[START OF DOCUMENT EXTRACT]

By Angiolo Bandinelli
ABSTRACT: A collection of documents on the radicals' libertarian antifascism: to recognize fascism means to understand what it has been and above all what it can be. Apparent antifascism too often hides a complicity with those who represented the true continuity with fascism, the reprise of laws and methods typical of that regime. (" WE AND THE FASCISTS", The radicals' libertarian antifascism, edited by Valter Vecellio, preface by Giuseppe Rippa - Quaderni Radicali/1, November 1980)
The day before Aldo Moro's corpse was found abandoned in an automobile only one hundred meters away from Piazza del Gesù and Botteghe Oscure (*) "Il Giornale" wrote: "Let us look closely at the biographies of two of the old leaders of the Red Brigades. Two essential components are to be found: one Catholic, the other Communist. In the mid 60's the very religious Curcio was a model student in the Sociology Department of Trent where Professor Alberoni, who today invokes the utmost ruthlessness in repressing the terrorists, was seminating the whirlwinds that today fill him with fear... As for Franceschini... he bore all the earmarks of the disappointed Stalinist: an ex Communist who had fled to the East, an ex propagandist for Radio Prague, an ex follower of Secchia (**) who was constantly more disgusted by the progressive
reformist corruption of the PCI.
----------------------------------------------------------------
TRANSLATOR'S NOTES
*) Piazza del Gesù is the seat of the Christian Democratic
Party (DC) and Botteghe Oscure that of the Communist Party in Rome.
**) Pietro Secchia (1903-73), a Communist leader.
The writer of these lines was Enzo Bettiza, the prince of journalists on Indro Montanelli's newspaper and, as a senator, one of the few products of the Liberal-Republican agreement in the last elections. The article is not an exercise in cultural anthropology but an editorial on a particularly tense day in the recent dramatic history of Italian events. But it is an article of ambitious proportions. "The Catholic-Communist component", the argument continues, "of the Brigades is unmistakable... The Brigades, have double and recognisable roots, however distorted... in the millenarianism of two churches, in palingenetic "Third Worldism", in the Leninism of war, in the Mao-Stalinism that was practised by Vietnam guerrillas in the front lines as well as the back streets: all of them fragments of the "liberating" revolutionary faith that for years saw Catholic and Stalinist pietists in agreement and which we find again, cooled off and upset, in the ideology of the BR (Red Brigades, ed.) guerrillas.

[END OF DOCUMENT EXTRACT]

• **EXERCISE TASK 1**: In the antifascism essay, who wrote the lines from "Il Giornale" about the two old leaders of the Red Brigades?
• **EXERCISE TASK 2**: Pick up the antifascism essay after its final sentence and carry the argument forward in the same voice.

[START OF LISTING]

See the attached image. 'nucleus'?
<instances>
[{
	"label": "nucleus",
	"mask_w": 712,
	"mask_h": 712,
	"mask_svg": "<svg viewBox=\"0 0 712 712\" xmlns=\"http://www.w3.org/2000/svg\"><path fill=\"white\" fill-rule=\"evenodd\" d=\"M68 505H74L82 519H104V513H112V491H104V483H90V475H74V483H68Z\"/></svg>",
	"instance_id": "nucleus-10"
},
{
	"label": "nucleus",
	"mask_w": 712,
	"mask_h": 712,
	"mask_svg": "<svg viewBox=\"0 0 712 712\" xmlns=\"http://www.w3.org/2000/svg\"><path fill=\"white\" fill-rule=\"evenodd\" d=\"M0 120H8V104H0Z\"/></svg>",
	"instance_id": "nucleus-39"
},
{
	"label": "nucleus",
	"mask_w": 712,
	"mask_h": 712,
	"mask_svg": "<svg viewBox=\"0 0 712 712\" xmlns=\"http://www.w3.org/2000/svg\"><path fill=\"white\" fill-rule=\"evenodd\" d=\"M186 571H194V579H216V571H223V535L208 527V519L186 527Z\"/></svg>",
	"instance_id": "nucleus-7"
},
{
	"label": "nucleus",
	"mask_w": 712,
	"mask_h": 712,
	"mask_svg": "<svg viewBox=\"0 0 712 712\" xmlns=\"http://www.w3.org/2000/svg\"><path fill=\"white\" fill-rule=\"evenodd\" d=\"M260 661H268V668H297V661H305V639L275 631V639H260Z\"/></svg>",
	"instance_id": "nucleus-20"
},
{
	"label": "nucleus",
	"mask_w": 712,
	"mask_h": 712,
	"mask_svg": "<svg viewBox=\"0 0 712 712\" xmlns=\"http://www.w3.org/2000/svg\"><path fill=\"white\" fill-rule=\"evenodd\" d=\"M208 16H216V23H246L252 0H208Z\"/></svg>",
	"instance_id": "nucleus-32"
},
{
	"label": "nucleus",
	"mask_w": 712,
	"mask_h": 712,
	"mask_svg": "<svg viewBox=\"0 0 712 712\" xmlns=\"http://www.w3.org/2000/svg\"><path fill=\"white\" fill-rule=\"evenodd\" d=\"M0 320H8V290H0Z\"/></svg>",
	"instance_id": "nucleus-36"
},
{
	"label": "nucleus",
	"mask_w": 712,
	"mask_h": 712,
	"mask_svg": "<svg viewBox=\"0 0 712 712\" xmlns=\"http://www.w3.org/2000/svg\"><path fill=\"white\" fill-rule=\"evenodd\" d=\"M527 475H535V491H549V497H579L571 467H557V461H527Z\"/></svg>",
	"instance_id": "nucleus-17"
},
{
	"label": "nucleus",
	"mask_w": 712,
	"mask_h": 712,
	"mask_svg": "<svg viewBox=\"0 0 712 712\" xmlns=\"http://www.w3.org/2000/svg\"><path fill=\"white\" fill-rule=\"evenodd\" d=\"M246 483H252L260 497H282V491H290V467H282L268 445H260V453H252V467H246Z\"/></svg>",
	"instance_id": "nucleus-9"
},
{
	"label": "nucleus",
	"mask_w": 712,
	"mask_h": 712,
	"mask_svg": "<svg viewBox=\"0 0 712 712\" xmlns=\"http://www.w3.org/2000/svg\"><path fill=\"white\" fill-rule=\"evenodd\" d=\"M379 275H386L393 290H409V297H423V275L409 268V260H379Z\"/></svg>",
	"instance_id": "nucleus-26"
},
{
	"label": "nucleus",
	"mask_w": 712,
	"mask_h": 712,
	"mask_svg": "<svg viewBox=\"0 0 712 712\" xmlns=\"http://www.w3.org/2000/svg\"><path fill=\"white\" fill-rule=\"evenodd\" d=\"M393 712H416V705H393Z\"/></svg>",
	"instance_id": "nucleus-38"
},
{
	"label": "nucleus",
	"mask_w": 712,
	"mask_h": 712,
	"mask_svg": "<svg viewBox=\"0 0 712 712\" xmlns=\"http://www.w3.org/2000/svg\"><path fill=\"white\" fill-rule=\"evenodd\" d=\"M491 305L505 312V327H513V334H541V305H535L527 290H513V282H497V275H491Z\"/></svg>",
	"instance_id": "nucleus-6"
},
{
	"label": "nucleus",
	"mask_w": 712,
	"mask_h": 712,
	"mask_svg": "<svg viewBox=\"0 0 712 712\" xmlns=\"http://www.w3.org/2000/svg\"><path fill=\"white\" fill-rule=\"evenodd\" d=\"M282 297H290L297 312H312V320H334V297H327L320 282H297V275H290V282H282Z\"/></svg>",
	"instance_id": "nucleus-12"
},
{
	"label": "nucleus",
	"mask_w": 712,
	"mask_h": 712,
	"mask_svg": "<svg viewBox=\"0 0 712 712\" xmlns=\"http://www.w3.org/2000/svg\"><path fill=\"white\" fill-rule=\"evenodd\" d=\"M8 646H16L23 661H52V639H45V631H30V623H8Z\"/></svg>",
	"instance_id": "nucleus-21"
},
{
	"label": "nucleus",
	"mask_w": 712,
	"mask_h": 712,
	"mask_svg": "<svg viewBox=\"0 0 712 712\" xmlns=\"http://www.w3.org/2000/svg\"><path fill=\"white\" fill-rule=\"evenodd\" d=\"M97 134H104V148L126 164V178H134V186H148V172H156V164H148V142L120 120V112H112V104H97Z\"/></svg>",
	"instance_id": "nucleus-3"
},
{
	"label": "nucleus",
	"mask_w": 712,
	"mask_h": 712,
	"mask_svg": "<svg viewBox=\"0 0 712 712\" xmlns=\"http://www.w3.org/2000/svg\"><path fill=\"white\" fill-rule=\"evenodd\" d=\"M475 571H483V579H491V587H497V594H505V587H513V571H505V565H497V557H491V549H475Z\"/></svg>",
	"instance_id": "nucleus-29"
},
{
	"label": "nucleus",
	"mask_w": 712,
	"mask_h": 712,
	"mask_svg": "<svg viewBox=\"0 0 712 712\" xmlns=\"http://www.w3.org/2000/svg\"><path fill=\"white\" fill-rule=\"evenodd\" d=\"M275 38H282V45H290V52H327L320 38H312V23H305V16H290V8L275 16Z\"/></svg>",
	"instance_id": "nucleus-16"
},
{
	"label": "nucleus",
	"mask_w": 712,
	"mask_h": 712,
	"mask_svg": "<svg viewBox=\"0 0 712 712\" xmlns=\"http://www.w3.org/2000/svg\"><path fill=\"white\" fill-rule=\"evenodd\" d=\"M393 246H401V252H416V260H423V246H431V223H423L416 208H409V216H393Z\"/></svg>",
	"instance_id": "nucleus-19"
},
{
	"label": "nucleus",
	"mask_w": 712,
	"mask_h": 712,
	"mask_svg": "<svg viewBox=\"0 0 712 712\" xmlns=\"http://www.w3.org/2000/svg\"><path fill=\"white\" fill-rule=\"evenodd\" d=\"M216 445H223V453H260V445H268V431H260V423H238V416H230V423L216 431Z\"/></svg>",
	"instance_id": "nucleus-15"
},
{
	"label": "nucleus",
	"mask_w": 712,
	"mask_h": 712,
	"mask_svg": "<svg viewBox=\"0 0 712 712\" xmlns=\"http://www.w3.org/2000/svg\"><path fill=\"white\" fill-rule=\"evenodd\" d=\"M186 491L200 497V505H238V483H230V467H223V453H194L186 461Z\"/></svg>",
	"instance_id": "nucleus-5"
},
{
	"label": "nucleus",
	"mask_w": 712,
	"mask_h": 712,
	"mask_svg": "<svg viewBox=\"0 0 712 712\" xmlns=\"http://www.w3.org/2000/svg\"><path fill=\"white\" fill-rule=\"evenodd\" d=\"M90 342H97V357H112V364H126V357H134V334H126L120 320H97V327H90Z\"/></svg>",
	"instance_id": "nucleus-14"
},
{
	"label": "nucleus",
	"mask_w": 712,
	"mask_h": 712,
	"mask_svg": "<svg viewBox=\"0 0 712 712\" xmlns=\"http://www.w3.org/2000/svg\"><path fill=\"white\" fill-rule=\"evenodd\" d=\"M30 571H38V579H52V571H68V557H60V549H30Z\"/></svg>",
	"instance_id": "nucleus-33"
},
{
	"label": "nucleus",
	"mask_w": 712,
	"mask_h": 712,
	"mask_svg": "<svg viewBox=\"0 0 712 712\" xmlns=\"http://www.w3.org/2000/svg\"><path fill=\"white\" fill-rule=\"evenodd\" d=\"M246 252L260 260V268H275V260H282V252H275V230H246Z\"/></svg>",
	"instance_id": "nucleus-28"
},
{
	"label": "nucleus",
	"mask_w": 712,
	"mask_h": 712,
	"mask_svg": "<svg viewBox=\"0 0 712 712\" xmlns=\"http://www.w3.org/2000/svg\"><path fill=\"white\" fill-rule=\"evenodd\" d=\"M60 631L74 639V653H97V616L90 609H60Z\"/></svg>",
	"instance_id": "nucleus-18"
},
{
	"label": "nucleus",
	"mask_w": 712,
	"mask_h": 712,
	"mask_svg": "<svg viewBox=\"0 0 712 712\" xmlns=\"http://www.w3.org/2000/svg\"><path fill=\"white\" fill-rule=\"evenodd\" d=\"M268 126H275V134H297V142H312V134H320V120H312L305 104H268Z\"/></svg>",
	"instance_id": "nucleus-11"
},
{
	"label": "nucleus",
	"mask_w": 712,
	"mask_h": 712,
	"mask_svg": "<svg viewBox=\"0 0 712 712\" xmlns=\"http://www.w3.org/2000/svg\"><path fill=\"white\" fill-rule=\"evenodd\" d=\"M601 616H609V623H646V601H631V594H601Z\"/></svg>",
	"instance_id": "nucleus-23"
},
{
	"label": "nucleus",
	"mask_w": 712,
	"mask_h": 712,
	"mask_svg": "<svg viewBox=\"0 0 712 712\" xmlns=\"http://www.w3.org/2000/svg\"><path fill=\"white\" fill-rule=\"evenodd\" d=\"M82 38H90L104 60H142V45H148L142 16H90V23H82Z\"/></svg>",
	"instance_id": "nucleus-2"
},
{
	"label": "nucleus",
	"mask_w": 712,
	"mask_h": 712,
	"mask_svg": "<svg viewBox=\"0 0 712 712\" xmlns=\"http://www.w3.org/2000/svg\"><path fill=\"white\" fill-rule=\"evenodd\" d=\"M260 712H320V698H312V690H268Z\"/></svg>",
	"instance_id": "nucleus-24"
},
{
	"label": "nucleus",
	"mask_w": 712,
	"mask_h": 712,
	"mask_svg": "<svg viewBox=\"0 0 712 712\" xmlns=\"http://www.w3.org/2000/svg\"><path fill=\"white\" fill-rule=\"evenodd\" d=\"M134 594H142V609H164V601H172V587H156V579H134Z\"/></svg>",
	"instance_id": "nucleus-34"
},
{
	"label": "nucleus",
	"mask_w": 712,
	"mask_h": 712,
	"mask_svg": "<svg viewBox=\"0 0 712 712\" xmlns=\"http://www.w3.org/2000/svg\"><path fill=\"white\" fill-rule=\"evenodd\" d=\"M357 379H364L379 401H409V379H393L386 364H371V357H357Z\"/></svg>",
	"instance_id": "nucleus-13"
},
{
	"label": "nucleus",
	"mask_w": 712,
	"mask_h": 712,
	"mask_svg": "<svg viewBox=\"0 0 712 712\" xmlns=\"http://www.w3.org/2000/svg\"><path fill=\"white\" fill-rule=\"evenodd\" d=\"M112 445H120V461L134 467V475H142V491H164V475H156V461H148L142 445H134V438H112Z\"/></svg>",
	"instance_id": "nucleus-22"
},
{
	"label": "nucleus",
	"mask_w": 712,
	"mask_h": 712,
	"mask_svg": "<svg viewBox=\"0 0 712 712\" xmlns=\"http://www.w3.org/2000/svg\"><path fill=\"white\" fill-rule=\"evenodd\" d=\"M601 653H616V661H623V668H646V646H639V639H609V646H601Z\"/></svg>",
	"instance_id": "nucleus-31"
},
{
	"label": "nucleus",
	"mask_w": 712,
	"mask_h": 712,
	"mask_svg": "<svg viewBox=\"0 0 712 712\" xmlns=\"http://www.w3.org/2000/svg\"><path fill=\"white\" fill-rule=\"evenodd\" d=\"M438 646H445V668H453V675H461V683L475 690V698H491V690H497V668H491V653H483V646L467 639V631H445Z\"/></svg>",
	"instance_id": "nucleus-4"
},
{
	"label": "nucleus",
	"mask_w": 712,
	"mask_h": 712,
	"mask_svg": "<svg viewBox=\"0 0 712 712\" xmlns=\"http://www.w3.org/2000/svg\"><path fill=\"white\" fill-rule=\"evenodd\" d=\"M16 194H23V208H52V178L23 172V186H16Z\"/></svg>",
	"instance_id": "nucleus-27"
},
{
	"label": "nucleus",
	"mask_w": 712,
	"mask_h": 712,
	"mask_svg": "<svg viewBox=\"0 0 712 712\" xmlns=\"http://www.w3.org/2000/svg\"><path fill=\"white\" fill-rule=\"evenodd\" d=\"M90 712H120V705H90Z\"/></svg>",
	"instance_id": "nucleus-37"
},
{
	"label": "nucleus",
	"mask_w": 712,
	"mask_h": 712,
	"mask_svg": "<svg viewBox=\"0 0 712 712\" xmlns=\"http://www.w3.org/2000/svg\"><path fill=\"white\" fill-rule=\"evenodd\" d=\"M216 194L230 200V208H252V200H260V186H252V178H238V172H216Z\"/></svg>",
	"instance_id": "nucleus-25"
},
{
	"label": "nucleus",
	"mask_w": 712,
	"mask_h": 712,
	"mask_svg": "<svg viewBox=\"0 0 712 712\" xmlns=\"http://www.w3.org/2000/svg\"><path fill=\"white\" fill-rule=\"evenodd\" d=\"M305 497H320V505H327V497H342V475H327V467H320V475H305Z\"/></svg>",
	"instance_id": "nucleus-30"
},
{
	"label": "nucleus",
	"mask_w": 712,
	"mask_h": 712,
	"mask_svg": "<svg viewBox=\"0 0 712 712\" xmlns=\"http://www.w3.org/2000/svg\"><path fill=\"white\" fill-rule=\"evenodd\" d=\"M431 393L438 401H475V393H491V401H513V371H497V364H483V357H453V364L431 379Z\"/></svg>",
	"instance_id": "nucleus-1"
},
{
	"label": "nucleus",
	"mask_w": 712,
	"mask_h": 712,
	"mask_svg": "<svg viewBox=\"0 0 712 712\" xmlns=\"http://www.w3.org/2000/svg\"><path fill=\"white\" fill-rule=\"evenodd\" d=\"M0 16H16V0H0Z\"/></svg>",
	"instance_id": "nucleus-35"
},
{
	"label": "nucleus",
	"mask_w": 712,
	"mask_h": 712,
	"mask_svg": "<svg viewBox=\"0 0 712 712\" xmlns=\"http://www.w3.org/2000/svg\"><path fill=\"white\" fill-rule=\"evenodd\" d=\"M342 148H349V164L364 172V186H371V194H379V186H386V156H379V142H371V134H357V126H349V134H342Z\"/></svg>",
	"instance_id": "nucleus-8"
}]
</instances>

[END OF LISTING]

• **TASK ANSWER 1**: Enzo Bettiza

• **TASK ANSWER 2**:
How can one deny to this reconstruction and interpretation of the facts and issues the dignity of an epigraph, however summary, in which more ambitious and ample reflections are contained and synthesised, a philosophy of history with its own values and structure?
What reflections, what structure? For the most part those which in Europe find their major spokesman in Raymond Aron. Even though it is ready to make formal obsequies to his memory, this school does not partake of the thought of this century's major exponent of libertarianism, Benedetto Croce. The latter, in fact, can no longer furnish the categories adequate for supporting the rapid erosion of an industrial society, in its way capitalistic, except by an attentive rewriting which I do not believe has yet been attempted. (Gennaro Sasso's work has quite another intention.) The heritage of Benedetto Croce has become languid and pale. And one could perhaps even say it has been alive for the last thirty years only or mostly in the recuperation of dialectics and polemics made of it by the followers of Gramsci and Communist historicism. For his part, Aron can still offer the hypotheses of a prestigious project, modern and up to par, even if we are far from the years of the country's impetuous growth, when it
was possible for us to entertain the prospect of institutional and political solutions of the French kind in the sense, let us say, of a Giscard.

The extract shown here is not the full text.